Thursday, November 29, 2012

The Kindling - Braden Bell

Home work? Of course. Crushes? Sure. But who knew seventh grade included superpowers?

All thirteen-year-old Conner Dell wants is to pass pre-algebra, play lacrosse, and possibly kiss Melanie Stephens. He didn't mean to set anyone's gym shorts on fire, or make school lunches explode. But now that the strange powers inside him have been ignited, Conner's normal teenage life is about to go up in flames!

One “dark and stormy night,” Conner, his twin sister, Lexa, and her friend Melanie are studying at home, and all is well, despite the storm. Until Melanie opens the front door. 

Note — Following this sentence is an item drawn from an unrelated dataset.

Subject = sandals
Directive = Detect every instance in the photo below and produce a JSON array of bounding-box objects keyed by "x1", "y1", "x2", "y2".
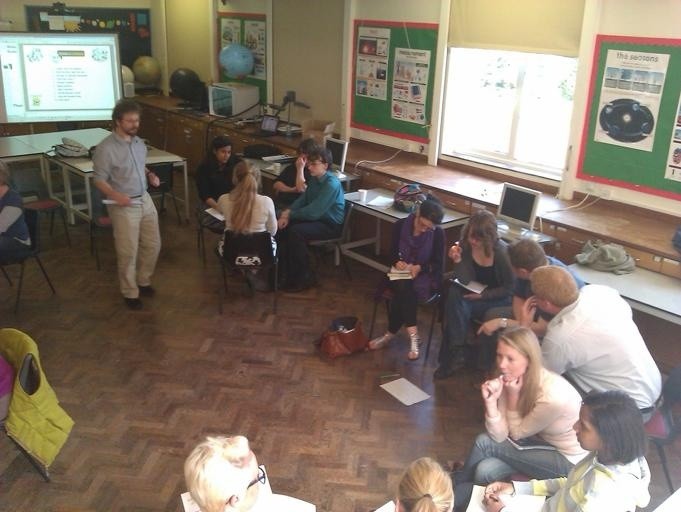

Waiting in the street is danger, and they all three sense it. The lights go out, the dogs bark furiously, then mysteriously stop, and a lone man, dressed in black, is standing in the street. A coincidence? A scene right out of a scary movie? 

Perhaps it's all innocent enough, until the same man is spotted near their school. Who is this guy, and what does he have to do with magi, kindling, and the Dark Force? 

Bell weaves magic and telepathy into what most would consider the mundane world of middle school in this easy-to-read novel. Although at times as an adult reader, I felt the world-building needed to be a little stronger, and occasionally the telepathic talk was confusing, the book was enjoyable and has received great reviews from my students who are curious about what will happen next in the lives of Conner and Lexa. 

Years of teaching middle school students has helped the author target the voice he gives to the characters, as well as the emotions they experience at discovering their lives are now special and in danger. The Kindling   could serve as a gateway for young readers interested in moving from juvenile books which average 100 pages, toward heftier novels such as Harry Potter, helping readers build their skills in text complexity. 

Recommend for grades 5-8, depending on the student's independent reading skills.  

Saturday, November 24, 2012

Princess Academy: Palace of Stone - Shannon Hale

When Miri and a few of the girls from Mount Eskel's princess academy travel to the capital to help the princess-to-be get ready for her wedding, they have no idea what to expect. Some are worried about leaving their beloved mountain for the first time, others are thrilled about going to the big city, and Miri is mostly just happy to see her best friend.

But not everything in Ashland is as perfect as the mountain girls hoped. As Miri learns more about her new home, she finds herself deep in the missdle of an up heaval that affects everyone she loves. Torn between her loyalty to the princess and her belief in her new friend's daring ideas, and between an old love and a new crush, Miri must test the strengths and skills she gained in the princess academy.

Palace of Stone serves as a perfect sequel and continuation of the story readers loved with the original Princess Academy, and will open the world of Shannon Hale to middle grade readers who are certain to love the vivid descriptions, interesting characters, and almost-magical worlds she creates.

Miri's exploration of ethics introduces readers to the idea of choosing between two perhaps equally worthy or appealing choices, options in which the final outcomes may be drastically different. With the new Common Core Standards' focus on writing argument papers, teachers may want to use this novel to read together as a class, or as a support text for independent reading.

The inclusion of poetic epigraphs and informal letters expands the opportunity for student-centered writing activities and teacher-directed discussion of text structure and writing styles.

Educational uses aside, Palace of Stone is a wonderful story for both independent reading or to read aloud. Highly recommended for fans of Shannon Hale, Jessica Day George, and Gail Carson Levine.